En su obra describe además su obsesión por la cocina a la brasa y narra algunas cenas con cocineros de restaurantes turísticos de la costa cuando, al final de la temporada, se reunían de noche en las playas para cocinar la verdadera comida que a ellos les gustaba. Enterrando las brasas en la arena, cocinando en la orilla del mar, esperando el punto de cocción con el ruido de las olas de fondo. Es en ese libro en el que se burló de la decisión de Ferrán Adria de crear un helado con agua de mar.

Tras la publicación de 'Confesiones de un chef' se convirtió en un personaje mediático que viajaba por todo el mundo buscando sabores y nuevos platos en los lugares más insospechados del mundo. En los últimos años, gracias a la influencia de su primera mujer, Ottavia, se había vuelto un adicto al deporte y a las artes marciales extremas.
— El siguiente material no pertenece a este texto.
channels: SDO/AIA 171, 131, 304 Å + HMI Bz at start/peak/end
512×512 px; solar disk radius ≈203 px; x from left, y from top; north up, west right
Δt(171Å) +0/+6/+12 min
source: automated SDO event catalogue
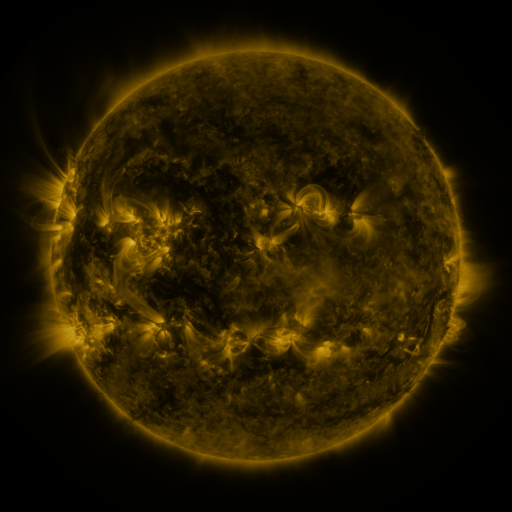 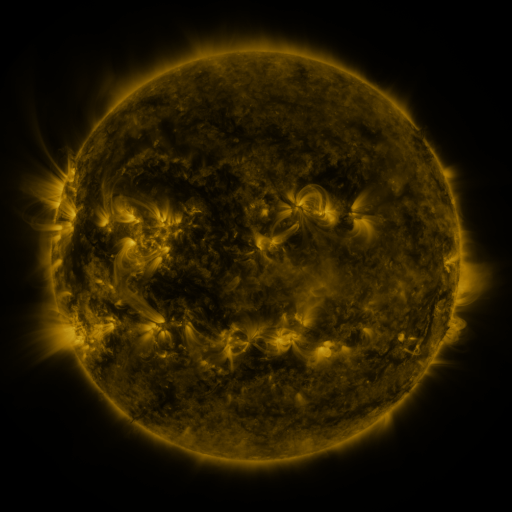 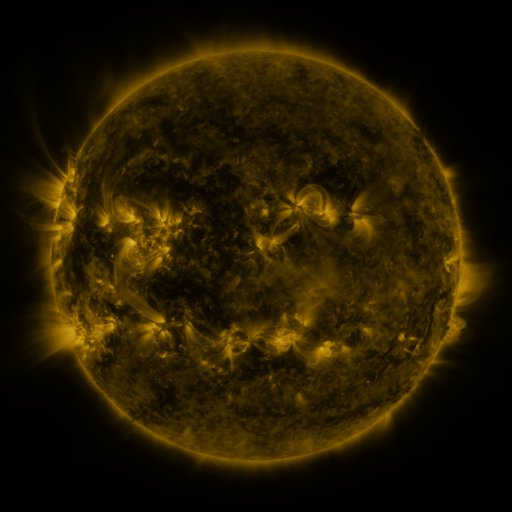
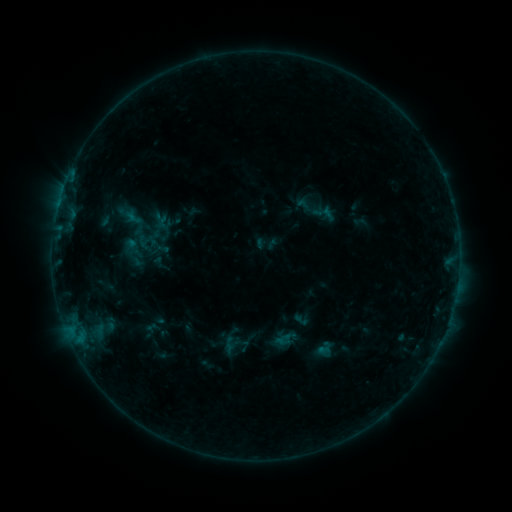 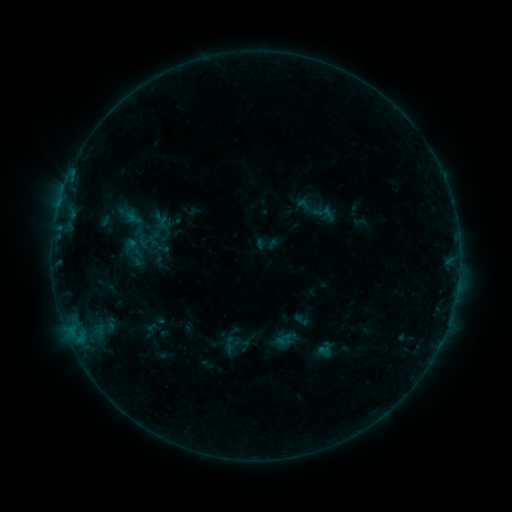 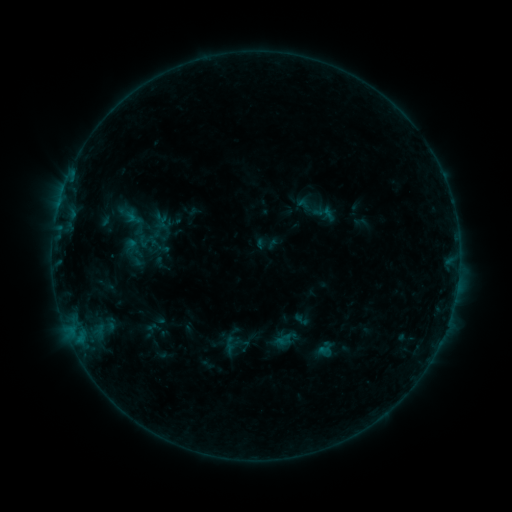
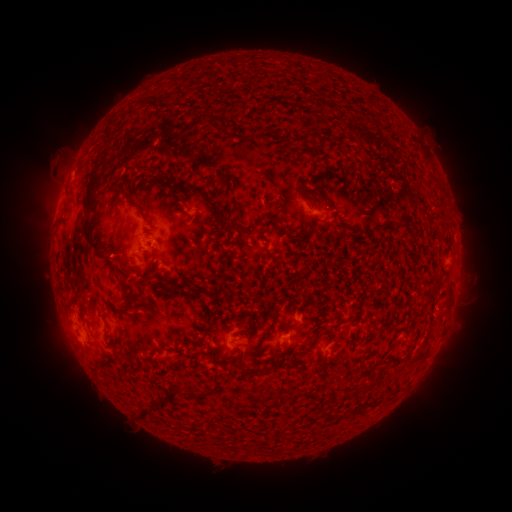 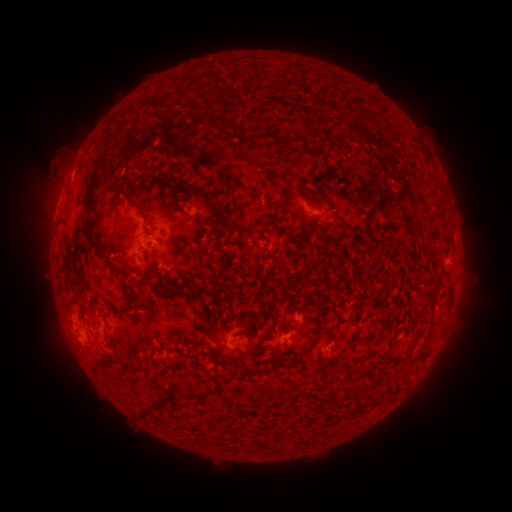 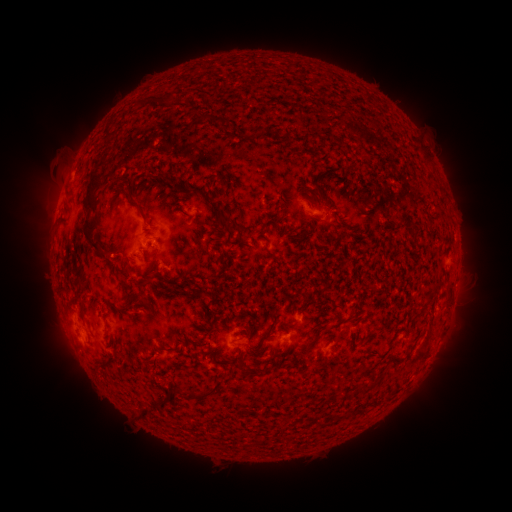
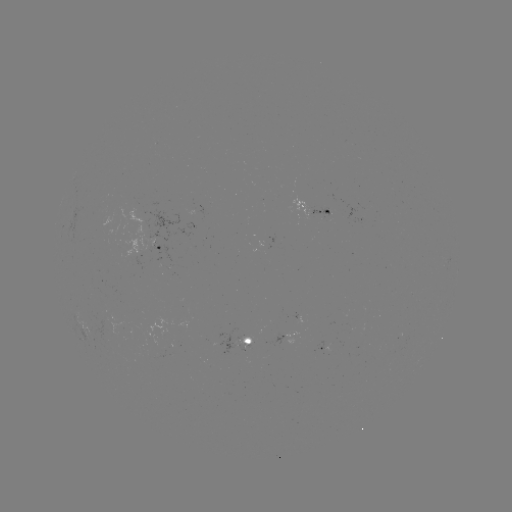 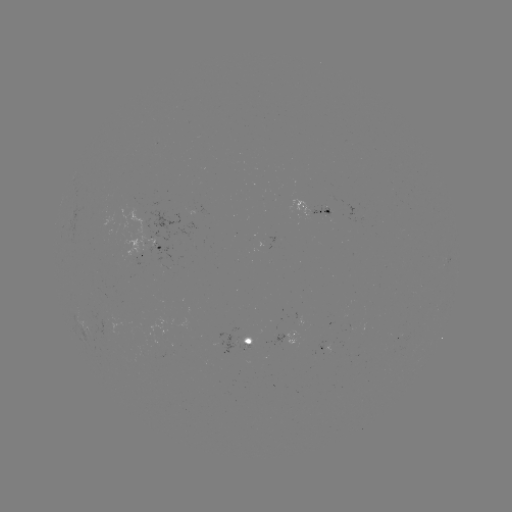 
no catalogued flare and no flagged EUV brightening in this window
Su actual compañera era Asia Argento, la hija del director de cine de serie B Darío Argento y una de las mujeres que denunció a Harvey Weinstein por su acoso sexual a las mujeres. En 'Appetite', su último libro, incluye recetas para comer después de entrenar. Su nueva vida, en la que la pasión autodestructiva se canalizó hacia el mundo de las peleas salvajes.